Jan 24, 2010 17:30
I think that question still stands before me and shines with the same red flashing light it did at the beginning of 2009 (right at the beginning of the 1st semester) - ‘what it takes to be a great writer’ was the big bug back then. When I read now what I have written then, I think that I have pretty much covered all the qualities a writer needs to sit on the table with and do the work: courage, devotion, time, creativity/imagination; though my interpretation of them might have gone through a slight transition.
It takes courage to actually write something and post it somewhere, being facebook even, for people to see and even dare to critique. A hard thing to do, but not impossible. Everything a writer writes is in one way or another personal so to share it with an audience its scary. The thought of someone not liking it, the fear of rejection. The overcoming of this fear requires courage, so I am giving it a firm wooden chair and placing it in front of me on the table, so I can stare into its eyes at the end of a work and know it is there to help me take the chance.
The devotion part can be a bit tricky, now I place it on the same glass chair as time. Indeed it takes a lot of time, more like consumes all the time you have, and even more, without even bothering to check the clock. It often ends up in burned dinners or missed phone-calls, or as the White Rabbit (Alice in Wonderland) says, being ‘late for a very important date’.

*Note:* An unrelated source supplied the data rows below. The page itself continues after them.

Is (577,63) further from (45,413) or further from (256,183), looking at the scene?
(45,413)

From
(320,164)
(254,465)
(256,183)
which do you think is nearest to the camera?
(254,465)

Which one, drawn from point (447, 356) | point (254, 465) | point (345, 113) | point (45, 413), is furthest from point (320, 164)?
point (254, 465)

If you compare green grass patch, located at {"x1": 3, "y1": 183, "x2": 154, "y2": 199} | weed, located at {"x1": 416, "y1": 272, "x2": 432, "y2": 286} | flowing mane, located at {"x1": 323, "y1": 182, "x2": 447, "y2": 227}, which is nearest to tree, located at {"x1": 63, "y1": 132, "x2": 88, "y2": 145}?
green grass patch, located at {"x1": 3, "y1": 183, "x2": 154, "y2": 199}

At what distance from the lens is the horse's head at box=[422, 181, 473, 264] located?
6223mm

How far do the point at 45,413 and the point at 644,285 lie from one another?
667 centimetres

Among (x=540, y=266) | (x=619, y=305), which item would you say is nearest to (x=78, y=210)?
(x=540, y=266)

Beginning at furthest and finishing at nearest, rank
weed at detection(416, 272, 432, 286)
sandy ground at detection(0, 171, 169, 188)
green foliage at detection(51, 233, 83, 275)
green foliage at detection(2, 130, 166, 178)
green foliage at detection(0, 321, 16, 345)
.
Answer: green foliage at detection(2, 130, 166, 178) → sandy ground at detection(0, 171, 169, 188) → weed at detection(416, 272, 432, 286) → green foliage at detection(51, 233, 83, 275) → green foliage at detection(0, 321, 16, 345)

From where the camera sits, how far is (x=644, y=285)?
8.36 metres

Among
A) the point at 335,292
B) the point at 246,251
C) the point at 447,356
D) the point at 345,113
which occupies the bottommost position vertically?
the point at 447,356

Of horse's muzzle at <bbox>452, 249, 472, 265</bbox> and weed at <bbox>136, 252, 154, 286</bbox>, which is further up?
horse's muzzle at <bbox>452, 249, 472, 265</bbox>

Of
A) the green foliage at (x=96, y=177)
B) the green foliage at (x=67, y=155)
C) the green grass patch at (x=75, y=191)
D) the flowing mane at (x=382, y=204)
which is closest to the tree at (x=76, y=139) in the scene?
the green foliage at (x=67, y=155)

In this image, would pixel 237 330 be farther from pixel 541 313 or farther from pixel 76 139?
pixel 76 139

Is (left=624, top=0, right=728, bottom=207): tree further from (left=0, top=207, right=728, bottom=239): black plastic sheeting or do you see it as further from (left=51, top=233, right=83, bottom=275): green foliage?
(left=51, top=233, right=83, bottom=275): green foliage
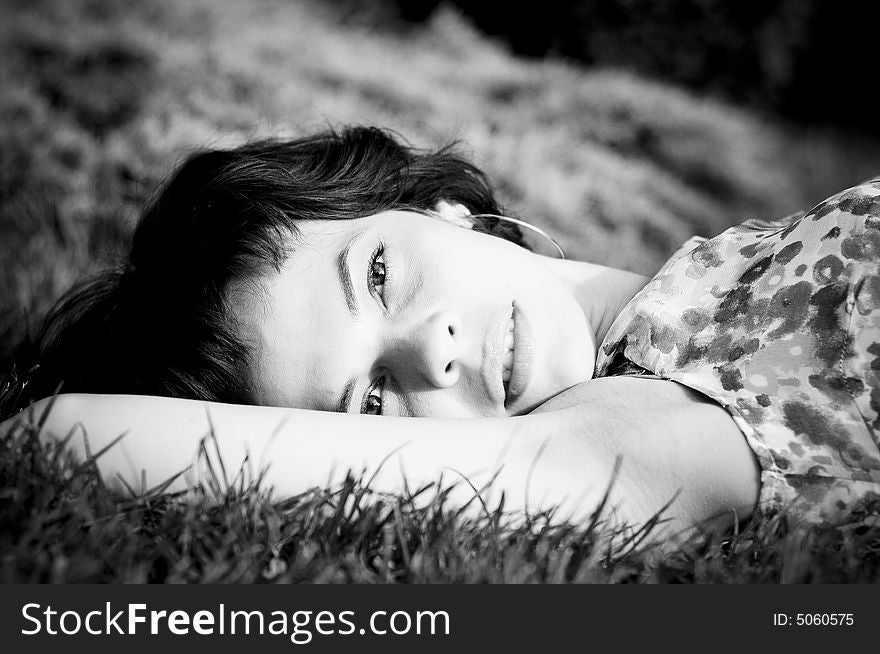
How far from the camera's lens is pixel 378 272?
69.6 inches

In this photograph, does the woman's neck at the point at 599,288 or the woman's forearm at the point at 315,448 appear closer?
the woman's forearm at the point at 315,448

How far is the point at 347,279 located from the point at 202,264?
41 centimetres

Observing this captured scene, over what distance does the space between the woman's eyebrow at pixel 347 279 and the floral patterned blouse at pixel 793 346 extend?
0.58 metres

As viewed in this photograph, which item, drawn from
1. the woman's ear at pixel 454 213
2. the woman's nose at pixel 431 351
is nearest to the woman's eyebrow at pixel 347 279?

On a tree-like chair, sitting next to me sits the creativity/imagination. I like this chair, it has all the colours of the rainbow in all the weirdly twisted branches and points in every directions onward, most of all upward. I believe it’s appropriate for such a wild beast as ones creative power/imagination. Why am I /-ing the two? Well the way I see it they are not all alike and yet all the same. Yes, pretty similar and equally important but not quite the same. Often when I write, and let my imagination run loose, I need my creativity when I edit the piece. I am distinguishing between the two by placing the creativity next to the crafting of the written form of the imagination.
Around the courage in front of me I have a lot of small chairs and they are filled with books, newspapers, magazines, brochures, articles, journals and written materials I still need to get to. Everything from J. Gardner, passing S. Mayer, taking a turn to a Tolkien classic, and after a few children books, sport and beauty magazines crashing into a D. Brown. Why? Because as much as a good read is important, some bad will hopefully help to avoid this kind of mistake in the future.
Observation. A conversation on the bus, an outfit in the store you think no one sane will ever wear, meeting an old friend, a loss, a win, a smile, a heartbreak. Observation. There are thousands of stories waiting to be found all around us, being fictional or factual. Stories lurking around in the dark corners of ones imagination, stories hiding in the shadows of the backstreet alleys, stories dancing proudly in front of us oh a bright day, a different story in every snowflake, in each ray of sunshine that touches the face of the Earth… and quite possible in space as well.
To be able to see all those stories, to touch them and dare to explore them, to get to the heart of each one of them. To create, master and enjoy what is inside your own soul and dare to share it on a piece of paper with the rest of the world.